Virtex is constructed from an eight-metal-layer process technology. Hard cores will be built on the bottom four layers and the polysilicon underneath, leaving four more layers of metal for interconnect, Weyer said.
IBM began using CoreConnect five years ago as a way to facilitate design reuse. Beginning last year, the company began offering CoreConnect for licensing, hoping that adoption of the bus would le ad to more chip and IP sales for IBM. Xilinx is allowed to pass its CoreConnect license down to customers, but only for use within Xilinx parts.
At first blush, CoreConnect appears more suited for complex tasks and less toward low-power, low-end duties. Xilinx has not detailed the types of products it's targeting with its IP-cores program, but McGettigan noted that the company has tried Virtex with a wide variety of low-power processor cores. "If you want something really tiny and simple, it's there," he said.
Altera's CPU initiative, Excalibur, involves using the Apex FPGA to house one of three cores: the in-house soft core called Nios, or CPU hard cores from ARM or MIPS. Altera will disclose this week that Excalibur parts will use the Amba High-Performance Bus (AHB), one of the variants developed by ARM.

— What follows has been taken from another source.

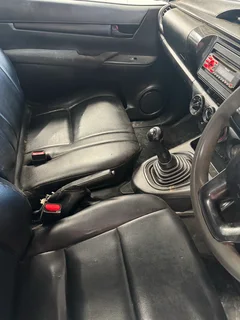 2017 Single Cab Hilux GD6 with AC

The choice stems partly from Altera's use of ARM cores MIPS has no similar bus offering but also is a result of LSI Logic Corp.'s decision to use Amba for both ARM and MIPS cores, Altera's Hoyer said.

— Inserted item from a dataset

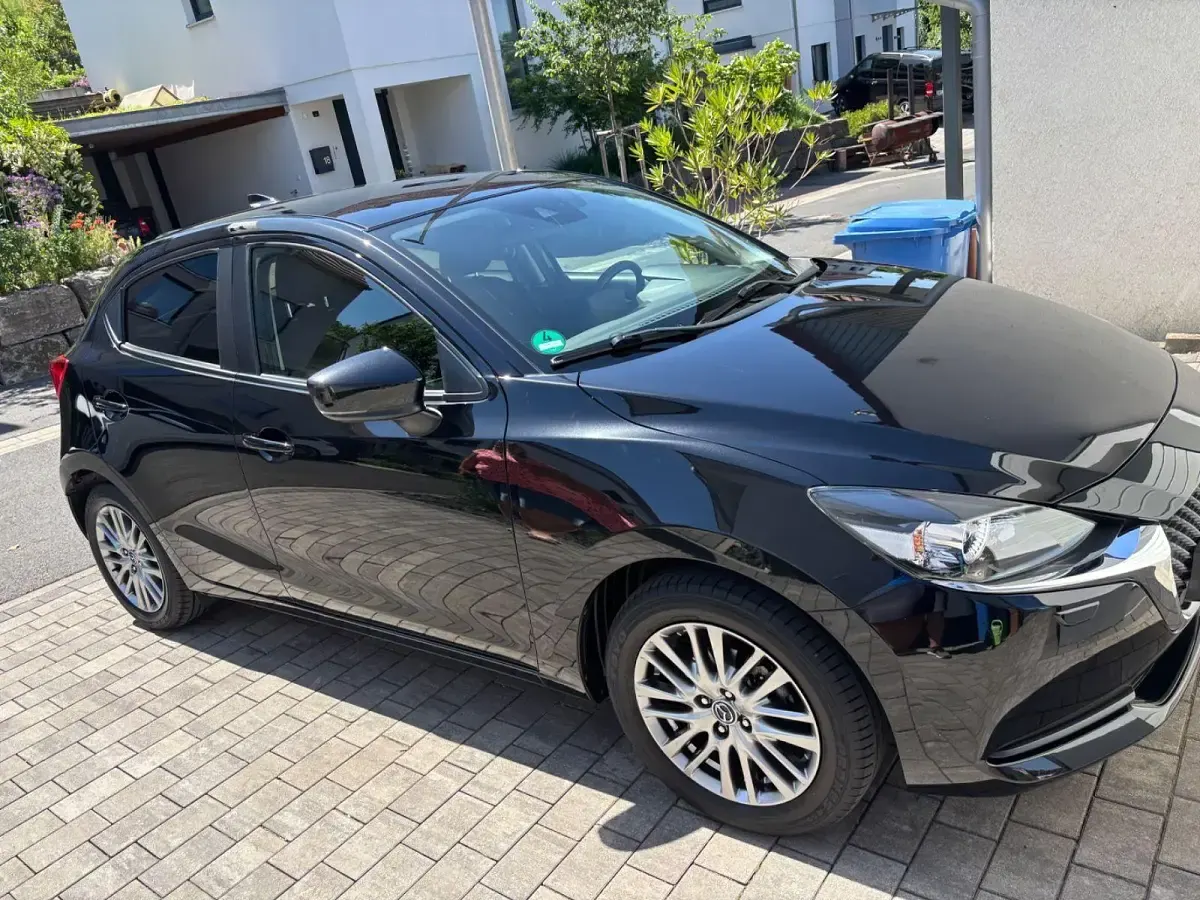 Gebraucht Mazda 2 Kizoku 90 PS (66 kW) 2020 Schwarz Kleinwagen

Two AHBs will go inside an Excalibur chip. The user essentially connects the CPU to memory, isolating that link from the rest of the chip to ensure performance; the other serves all peripherals and external memory. Three AHB bridges allow the peripherals and PLD to communicate with the CPU.
For ARM, Amba's purpose is similar to how IBM sees CoreConnect a way of facilitating processor sales for its parent company. That might work a little too well in the case of Excalibur, Baron said.
"The selection of Amba is very significant because it will tend to bias people" toward using Altera's ARM offerings rather than the MIPS-based devices, he said. "ARM has done a lot of homework not only in providing the bus but in building followers who provide [Amba-friendly] peripherals."
MIPS, on the other hand, simply allows its core to attach to multiple buses. "The very flexibility that MIPS has introduced by not adhering to a bus could cause some gravitation [among Altera users ] to ARM," Baron concluded.
This week, Altera also will disclose pricing and availability for the Excalibur parts, all built on Altera's Apex line. The XA1, XA4 and XA10 are increasingly larger chips based on the ARM922T core; the XM1, XM4 and XM10 are corresponding parts based on the MIPS32 4Kc.
First out the chute will be the XA10. Due to sample in December, it will be available in production volumes in the first quarter of 2001. Volume production of the XM10 should begin shortly afterward, and the remaining Excalibur parts are due to roll out in the first half of next year, said vice president of marketing Cliff Tong.
Volume pricing ranges from $35 to $700; in lots of 100 the price is $100 to $2,000.
Altera is still negotiating with Motorola for licensing the PowerPC. Tong declined to give specifics but said he expects Altera to offer PowerPC-based parts next year.